OpenAI’s chip push is part of a wider move to reduce dependence on a single supplier for every phase of AI work, especially inference, where models generate answers after training is complete. OpenAI said in October 2025 that it and Broadcom planned to deploy 10 gigawatts of OpenAI-designed AI accelerators by 2029. Broadcom has also said OpenAI has grown to more than 800 million weekly active users, underscoring the scale of the demand behind the effort. The motive is not just technical bragging rights. It is leverage over cost, power use, supply and the pace at which new systems can be built.

AI-generated illustration
AI-generated illustration

Nvidia still sits at the center of the market it built. The company reported $39.3 billion in revenue for its fiscal fourth quarter ended Jan. 26, 2025, including $35.6 billion from data center chips, and $130.5 billion for the full fiscal year. But the spread of custom silicon suggests that some of Nvidia’s biggest customers want a different relationship with compute: not buying every layer from a dominant vendor, but designing the parts that matter most and keeping more of the margin, control and bargaining power in-house.

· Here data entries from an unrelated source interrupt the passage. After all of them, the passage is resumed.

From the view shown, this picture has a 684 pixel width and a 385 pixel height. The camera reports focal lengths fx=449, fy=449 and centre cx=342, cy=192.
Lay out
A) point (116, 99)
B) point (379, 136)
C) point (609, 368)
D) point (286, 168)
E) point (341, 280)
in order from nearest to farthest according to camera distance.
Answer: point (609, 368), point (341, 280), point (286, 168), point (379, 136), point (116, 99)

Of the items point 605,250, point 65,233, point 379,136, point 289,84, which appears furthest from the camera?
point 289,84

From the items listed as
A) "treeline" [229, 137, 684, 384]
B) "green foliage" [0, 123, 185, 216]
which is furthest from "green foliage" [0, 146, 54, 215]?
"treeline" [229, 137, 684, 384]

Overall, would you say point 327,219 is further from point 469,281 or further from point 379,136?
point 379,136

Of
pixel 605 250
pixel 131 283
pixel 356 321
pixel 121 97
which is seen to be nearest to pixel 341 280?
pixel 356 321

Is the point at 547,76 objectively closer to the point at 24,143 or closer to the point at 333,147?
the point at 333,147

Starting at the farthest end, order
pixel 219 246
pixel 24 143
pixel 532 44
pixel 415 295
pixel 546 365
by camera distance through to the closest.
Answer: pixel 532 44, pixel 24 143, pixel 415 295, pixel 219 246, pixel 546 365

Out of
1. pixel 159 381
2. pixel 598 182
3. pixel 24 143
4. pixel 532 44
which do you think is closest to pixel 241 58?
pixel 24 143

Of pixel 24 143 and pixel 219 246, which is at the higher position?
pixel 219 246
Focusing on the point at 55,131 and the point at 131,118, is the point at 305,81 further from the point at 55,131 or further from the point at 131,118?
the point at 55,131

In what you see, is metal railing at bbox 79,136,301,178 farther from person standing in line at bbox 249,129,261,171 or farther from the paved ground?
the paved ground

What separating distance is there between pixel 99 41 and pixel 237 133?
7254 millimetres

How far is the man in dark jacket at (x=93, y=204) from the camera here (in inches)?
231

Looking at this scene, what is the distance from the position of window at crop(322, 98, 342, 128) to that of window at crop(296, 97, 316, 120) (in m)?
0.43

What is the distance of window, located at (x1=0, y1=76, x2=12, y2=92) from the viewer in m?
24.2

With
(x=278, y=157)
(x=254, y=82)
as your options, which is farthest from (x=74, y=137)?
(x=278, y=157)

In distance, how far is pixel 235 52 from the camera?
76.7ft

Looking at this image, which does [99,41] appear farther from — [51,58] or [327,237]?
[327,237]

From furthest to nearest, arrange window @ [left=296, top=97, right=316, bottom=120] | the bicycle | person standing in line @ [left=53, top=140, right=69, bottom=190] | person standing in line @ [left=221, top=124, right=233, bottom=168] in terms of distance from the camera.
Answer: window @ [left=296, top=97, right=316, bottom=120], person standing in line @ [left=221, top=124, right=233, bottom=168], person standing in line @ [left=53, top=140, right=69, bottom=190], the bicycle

That playbook is not new. Google deployed its first TPU internally in 2015, then expanded the chips beyond its own systems. Apple began the same march with the A4 in 2010, building custom chips for the iPhone, Mac and Vision Pro. SpaceX’s investor materials now describe AI Compute as a scalable business and stress a vertically integrated platform that spans architecture, chip design, software, power systems and final assembly. Taken together, those moves do not yet topple Nvidia. They do signal that the AI industry’s largest buyers increasingly want to own the infrastructure layer that once belonged almost entirely to Nvidia.